EXERCISE →
Select and copy out every line of the listing that contains the string "point", matching its case exactly.
:::::
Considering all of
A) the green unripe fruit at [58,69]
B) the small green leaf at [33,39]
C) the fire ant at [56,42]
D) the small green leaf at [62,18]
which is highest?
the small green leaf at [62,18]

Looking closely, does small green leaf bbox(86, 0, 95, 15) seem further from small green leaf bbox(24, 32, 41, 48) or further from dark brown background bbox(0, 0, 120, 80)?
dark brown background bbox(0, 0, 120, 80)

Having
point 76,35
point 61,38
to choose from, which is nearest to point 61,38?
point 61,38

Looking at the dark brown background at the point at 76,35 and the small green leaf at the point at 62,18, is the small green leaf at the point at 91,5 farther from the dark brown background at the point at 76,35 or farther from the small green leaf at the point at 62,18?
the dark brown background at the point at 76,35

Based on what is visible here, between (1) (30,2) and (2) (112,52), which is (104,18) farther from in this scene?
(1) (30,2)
:::::
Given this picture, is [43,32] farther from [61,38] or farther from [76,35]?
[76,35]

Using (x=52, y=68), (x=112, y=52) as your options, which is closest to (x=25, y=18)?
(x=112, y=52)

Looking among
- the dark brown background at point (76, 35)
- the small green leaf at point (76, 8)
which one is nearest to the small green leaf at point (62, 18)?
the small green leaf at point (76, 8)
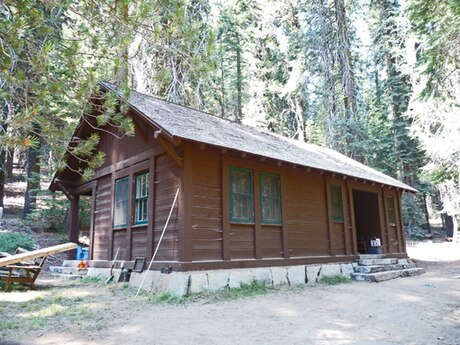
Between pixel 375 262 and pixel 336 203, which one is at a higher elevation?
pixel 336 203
:::::
SOLUTION FOR THIS TASK →
point 76,35
point 61,38
to choose from, which is nearest to point 61,38?
point 61,38
Looking at the dark brown background at the point at 76,35 and the small green leaf at the point at 62,18, is the small green leaf at the point at 91,5 farther from the dark brown background at the point at 76,35 or farther from the small green leaf at the point at 62,18?
the dark brown background at the point at 76,35
- the dark brown background at point (76, 35)
- the small green leaf at point (76, 8)
which one is nearest to the small green leaf at point (62, 18)?
the small green leaf at point (76, 8)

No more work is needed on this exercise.